What to work on: Repeat the listing in full, exactly as it stands.
_ _ _
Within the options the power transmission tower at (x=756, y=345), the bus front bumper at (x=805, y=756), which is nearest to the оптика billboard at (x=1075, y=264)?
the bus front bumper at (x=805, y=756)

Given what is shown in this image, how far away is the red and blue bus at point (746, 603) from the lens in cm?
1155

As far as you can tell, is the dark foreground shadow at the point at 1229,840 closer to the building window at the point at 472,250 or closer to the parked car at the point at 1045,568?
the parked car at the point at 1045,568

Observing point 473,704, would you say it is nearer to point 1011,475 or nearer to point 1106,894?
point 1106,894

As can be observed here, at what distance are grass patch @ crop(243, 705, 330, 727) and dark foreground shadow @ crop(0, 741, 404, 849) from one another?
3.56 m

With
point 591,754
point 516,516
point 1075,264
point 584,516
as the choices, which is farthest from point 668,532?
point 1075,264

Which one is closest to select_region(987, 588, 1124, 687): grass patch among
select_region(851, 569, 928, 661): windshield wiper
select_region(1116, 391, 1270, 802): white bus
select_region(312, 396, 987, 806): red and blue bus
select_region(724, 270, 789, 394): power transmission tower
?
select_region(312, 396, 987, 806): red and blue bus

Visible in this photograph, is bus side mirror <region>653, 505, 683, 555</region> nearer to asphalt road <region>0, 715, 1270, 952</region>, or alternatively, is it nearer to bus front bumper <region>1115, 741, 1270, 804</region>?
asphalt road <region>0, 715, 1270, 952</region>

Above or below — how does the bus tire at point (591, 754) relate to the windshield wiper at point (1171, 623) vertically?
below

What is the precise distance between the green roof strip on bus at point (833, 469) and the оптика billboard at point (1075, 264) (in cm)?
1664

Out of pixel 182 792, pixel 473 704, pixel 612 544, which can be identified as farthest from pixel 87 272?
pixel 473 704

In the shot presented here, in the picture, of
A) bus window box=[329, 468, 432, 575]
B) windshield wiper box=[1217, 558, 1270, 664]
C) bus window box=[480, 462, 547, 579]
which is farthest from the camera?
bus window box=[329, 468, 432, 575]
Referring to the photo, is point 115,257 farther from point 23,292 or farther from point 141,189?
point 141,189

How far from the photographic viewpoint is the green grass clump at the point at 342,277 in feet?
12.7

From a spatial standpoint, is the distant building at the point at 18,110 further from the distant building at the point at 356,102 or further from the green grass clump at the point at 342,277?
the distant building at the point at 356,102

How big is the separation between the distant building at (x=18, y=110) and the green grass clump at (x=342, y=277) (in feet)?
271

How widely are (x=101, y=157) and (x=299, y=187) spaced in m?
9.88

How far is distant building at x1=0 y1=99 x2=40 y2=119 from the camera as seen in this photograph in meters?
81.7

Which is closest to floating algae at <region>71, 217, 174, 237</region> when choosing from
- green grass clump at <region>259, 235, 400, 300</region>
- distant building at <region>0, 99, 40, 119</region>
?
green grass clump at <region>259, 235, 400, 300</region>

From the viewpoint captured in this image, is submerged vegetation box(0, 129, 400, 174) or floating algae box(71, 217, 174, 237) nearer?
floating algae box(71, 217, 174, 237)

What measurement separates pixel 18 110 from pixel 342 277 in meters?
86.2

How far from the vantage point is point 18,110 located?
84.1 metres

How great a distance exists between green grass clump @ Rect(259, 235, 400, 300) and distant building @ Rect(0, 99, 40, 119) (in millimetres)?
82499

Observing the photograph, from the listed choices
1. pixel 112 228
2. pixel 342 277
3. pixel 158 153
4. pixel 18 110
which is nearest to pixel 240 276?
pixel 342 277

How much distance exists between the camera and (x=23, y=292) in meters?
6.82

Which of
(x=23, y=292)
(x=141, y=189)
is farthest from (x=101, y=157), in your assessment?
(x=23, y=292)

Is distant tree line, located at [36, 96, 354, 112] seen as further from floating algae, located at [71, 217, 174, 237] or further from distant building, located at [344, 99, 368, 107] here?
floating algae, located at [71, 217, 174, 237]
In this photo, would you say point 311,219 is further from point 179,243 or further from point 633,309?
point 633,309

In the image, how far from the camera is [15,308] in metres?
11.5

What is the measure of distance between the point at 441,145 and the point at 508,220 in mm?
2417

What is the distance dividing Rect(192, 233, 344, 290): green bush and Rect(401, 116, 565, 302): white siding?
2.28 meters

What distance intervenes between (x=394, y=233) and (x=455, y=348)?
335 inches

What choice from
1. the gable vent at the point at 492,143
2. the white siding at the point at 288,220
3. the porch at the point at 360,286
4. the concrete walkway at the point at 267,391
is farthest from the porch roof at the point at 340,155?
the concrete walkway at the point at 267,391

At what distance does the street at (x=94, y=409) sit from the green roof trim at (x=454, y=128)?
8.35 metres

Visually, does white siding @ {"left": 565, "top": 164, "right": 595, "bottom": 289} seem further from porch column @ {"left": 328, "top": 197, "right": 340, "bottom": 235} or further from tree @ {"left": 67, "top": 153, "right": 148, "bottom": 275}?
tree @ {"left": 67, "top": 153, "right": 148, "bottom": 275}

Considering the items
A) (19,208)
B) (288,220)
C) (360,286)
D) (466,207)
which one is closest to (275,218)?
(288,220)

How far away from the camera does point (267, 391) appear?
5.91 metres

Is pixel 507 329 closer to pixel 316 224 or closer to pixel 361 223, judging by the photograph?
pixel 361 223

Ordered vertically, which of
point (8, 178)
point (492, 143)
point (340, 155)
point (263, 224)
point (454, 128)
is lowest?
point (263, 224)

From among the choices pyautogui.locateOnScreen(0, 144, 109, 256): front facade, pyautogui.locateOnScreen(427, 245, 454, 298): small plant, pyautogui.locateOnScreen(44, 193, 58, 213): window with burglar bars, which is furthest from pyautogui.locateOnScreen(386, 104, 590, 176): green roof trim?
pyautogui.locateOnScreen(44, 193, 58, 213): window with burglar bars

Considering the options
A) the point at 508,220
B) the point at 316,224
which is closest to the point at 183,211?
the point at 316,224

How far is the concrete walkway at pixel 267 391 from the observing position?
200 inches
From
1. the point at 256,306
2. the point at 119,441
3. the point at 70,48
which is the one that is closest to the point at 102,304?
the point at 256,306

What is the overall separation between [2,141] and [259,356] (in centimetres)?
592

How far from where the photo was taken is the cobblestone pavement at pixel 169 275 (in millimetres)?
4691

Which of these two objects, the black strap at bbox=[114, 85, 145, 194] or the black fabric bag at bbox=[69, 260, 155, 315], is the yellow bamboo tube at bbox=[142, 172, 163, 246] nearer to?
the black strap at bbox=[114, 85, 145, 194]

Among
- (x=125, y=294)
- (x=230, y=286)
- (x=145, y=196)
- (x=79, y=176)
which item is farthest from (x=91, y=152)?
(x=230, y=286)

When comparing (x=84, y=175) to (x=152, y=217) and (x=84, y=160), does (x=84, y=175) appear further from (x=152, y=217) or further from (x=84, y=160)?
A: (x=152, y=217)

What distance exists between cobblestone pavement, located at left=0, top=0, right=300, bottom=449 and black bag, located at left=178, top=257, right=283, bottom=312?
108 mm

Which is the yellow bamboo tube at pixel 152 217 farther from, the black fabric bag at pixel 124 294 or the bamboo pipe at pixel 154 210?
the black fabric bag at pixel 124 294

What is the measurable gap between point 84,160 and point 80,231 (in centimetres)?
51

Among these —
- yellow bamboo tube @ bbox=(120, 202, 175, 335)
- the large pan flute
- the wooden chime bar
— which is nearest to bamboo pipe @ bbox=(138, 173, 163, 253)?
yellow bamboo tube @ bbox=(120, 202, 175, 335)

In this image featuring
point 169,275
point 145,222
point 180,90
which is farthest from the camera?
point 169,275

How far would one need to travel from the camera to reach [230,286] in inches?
_ _ _
Answer to the exercise:
Within the options the power transmission tower at (x=756, y=345), the bus front bumper at (x=805, y=756), which is nearest to the оптика billboard at (x=1075, y=264)?
the bus front bumper at (x=805, y=756)

Given what is shown in this image, how far away is the red and blue bus at point (746, 603) from the lens in cm?
1155

As far as you can tell, is the dark foreground shadow at the point at 1229,840 closer to the building window at the point at 472,250 or closer to the parked car at the point at 1045,568?
the parked car at the point at 1045,568

Observing point 473,704, would you say it is nearer to point 1011,475 or nearer to point 1106,894?
point 1106,894

As can be observed here, at what distance are grass patch @ crop(243, 705, 330, 727) and dark foreground shadow @ crop(0, 741, 404, 849) from one another?
3.56 m

With
point 591,754
point 516,516
point 1075,264
point 584,516
as the choices, which is farthest from point 668,532?
point 1075,264

Which one is closest to select_region(987, 588, 1124, 687): grass patch among
select_region(851, 569, 928, 661): windshield wiper
select_region(1116, 391, 1270, 802): white bus
select_region(312, 396, 987, 806): red and blue bus
select_region(724, 270, 789, 394): power transmission tower
?
select_region(312, 396, 987, 806): red and blue bus

Visible in this photograph, is bus side mirror <region>653, 505, 683, 555</region> nearer to asphalt road <region>0, 715, 1270, 952</region>, or alternatively, is it nearer to bus front bumper <region>1115, 741, 1270, 804</region>?
asphalt road <region>0, 715, 1270, 952</region>

Above or below — how does the bus tire at point (591, 754) relate to the windshield wiper at point (1171, 623) vertically?
below

What is the precise distance between the green roof strip on bus at point (833, 469) and the оптика billboard at point (1075, 264) (in cm)?
1664

Out of pixel 182 792, pixel 473 704, pixel 612 544, which can be identified as farthest from pixel 87 272?
pixel 473 704

In the shot presented here, in the picture, of
A) bus window box=[329, 468, 432, 575]
B) windshield wiper box=[1217, 558, 1270, 664]
C) bus window box=[480, 462, 547, 579]
which is farthest from the camera?
bus window box=[329, 468, 432, 575]
Referring to the photo, is point 115,257 farther from point 23,292 or farther from point 141,189?
point 141,189

How far from the photographic viewpoint is the green grass clump at the point at 342,277 in feet?
12.7

From a spatial standpoint, is the distant building at the point at 18,110 further from the distant building at the point at 356,102 or further from the green grass clump at the point at 342,277?
the distant building at the point at 356,102

How big is the separation between the distant building at (x=18, y=110) and the green grass clump at (x=342, y=277) (in feet)?
271

How widely are (x=101, y=157) and (x=299, y=187) spaced in m?
9.88

How far is distant building at x1=0 y1=99 x2=40 y2=119 from the camera as seen in this photograph in meters?
81.7

Which is closest to floating algae at <region>71, 217, 174, 237</region> when choosing from
- green grass clump at <region>259, 235, 400, 300</region>
- distant building at <region>0, 99, 40, 119</region>
?
green grass clump at <region>259, 235, 400, 300</region>

From the viewpoint captured in this image, is submerged vegetation box(0, 129, 400, 174) or floating algae box(71, 217, 174, 237) nearer?
floating algae box(71, 217, 174, 237)

What measurement separates pixel 18 110 from pixel 342 277 in meters?
86.2

How far from the vantage point is point 18,110 located?
84.1 metres

How great a distance exists between green grass clump @ Rect(259, 235, 400, 300) and distant building @ Rect(0, 99, 40, 119) (in millimetres)?
82499

Observing the photograph, from the listed choices
1. pixel 112 228
2. pixel 342 277
3. pixel 158 153
4. pixel 18 110
which is nearest to pixel 240 276?
pixel 342 277

How much distance exists between the camera and (x=23, y=292) in meters?
6.82

Which of
(x=23, y=292)
(x=141, y=189)
is farthest from (x=101, y=157), in your assessment?
(x=23, y=292)

Is distant tree line, located at [36, 96, 354, 112] seen as further from floating algae, located at [71, 217, 174, 237] or further from distant building, located at [344, 99, 368, 107] here?
floating algae, located at [71, 217, 174, 237]
In this photo, would you say point 311,219 is further from point 179,243 or further from point 633,309?
point 633,309

In the image, how far from the camera is [15,308] in metres?
11.5

What is the measure of distance between the point at 441,145 and the point at 508,220 in mm?
2417

What is the distance dividing Rect(192, 233, 344, 290): green bush and Rect(401, 116, 565, 302): white siding?
2.28 meters

What distance intervenes between (x=394, y=233) and (x=455, y=348)?
335 inches

What choice from
1. the gable vent at the point at 492,143
2. the white siding at the point at 288,220
3. the porch at the point at 360,286
4. the concrete walkway at the point at 267,391
is farthest from the porch roof at the point at 340,155?
the concrete walkway at the point at 267,391

At what distance does the street at (x=94, y=409) sit from the green roof trim at (x=454, y=128)?
8.35 metres

Visually, does white siding @ {"left": 565, "top": 164, "right": 595, "bottom": 289} seem further from porch column @ {"left": 328, "top": 197, "right": 340, "bottom": 235} or further from tree @ {"left": 67, "top": 153, "right": 148, "bottom": 275}?
tree @ {"left": 67, "top": 153, "right": 148, "bottom": 275}

Considering the items
A) (19,208)
B) (288,220)
C) (360,286)
D) (466,207)
which one is closest to (275,218)?
(288,220)

How far away from the camera does point (267, 391) appear?
5.91 metres

Is pixel 507 329 closer to pixel 316 224 or closer to pixel 361 223, judging by the photograph?
pixel 361 223

Ordered vertically, which of
point (8, 178)
point (492, 143)
point (340, 155)
point (263, 224)
point (454, 128)
is lowest?
point (263, 224)

From among the choices pyautogui.locateOnScreen(0, 144, 109, 256): front facade, pyautogui.locateOnScreen(427, 245, 454, 298): small plant, pyautogui.locateOnScreen(44, 193, 58, 213): window with burglar bars, which is furthest from pyautogui.locateOnScreen(386, 104, 590, 176): green roof trim?
pyautogui.locateOnScreen(44, 193, 58, 213): window with burglar bars

Considering the options
A) the point at 508,220
B) the point at 316,224
which is closest to the point at 183,211?
the point at 316,224

How far is the concrete walkway at pixel 267 391 from the observing position?
200 inches
From
1. the point at 256,306
2. the point at 119,441
3. the point at 70,48
which is the one that is closest to the point at 102,304?
the point at 256,306

What is the overall separation between [2,141] and [259,356] (in centimetres)?
592

How far from where the photo was taken is the cobblestone pavement at pixel 169 275 (in millimetres)?
4691

Which of these two objects, the black strap at bbox=[114, 85, 145, 194] or the black fabric bag at bbox=[69, 260, 155, 315], is the yellow bamboo tube at bbox=[142, 172, 163, 246] nearer to?
the black strap at bbox=[114, 85, 145, 194]

Among
- (x=125, y=294)
- (x=230, y=286)
- (x=145, y=196)
- (x=79, y=176)
which item is farthest from (x=91, y=152)?
(x=230, y=286)

When comparing (x=84, y=175) to (x=152, y=217) and (x=84, y=160), does (x=84, y=175) appear further from (x=152, y=217) or further from (x=84, y=160)?
A: (x=152, y=217)

What distance exists between cobblestone pavement, located at left=0, top=0, right=300, bottom=449 and black bag, located at left=178, top=257, right=283, bottom=312?
108 mm

Which is the yellow bamboo tube at pixel 152 217 farther from, the black fabric bag at pixel 124 294 or the bamboo pipe at pixel 154 210?
the black fabric bag at pixel 124 294

What is the measurable gap between point 84,160 and point 80,231 (in centimetres)?
51

Among these —
- yellow bamboo tube @ bbox=(120, 202, 175, 335)
- the large pan flute
- the wooden chime bar
— which is nearest to bamboo pipe @ bbox=(138, 173, 163, 253)?
yellow bamboo tube @ bbox=(120, 202, 175, 335)

In this image featuring
point 169,275
point 145,222
point 180,90
which is farthest from the camera?
point 169,275

How far would one need to travel from the camera to reach [230,286] in inches?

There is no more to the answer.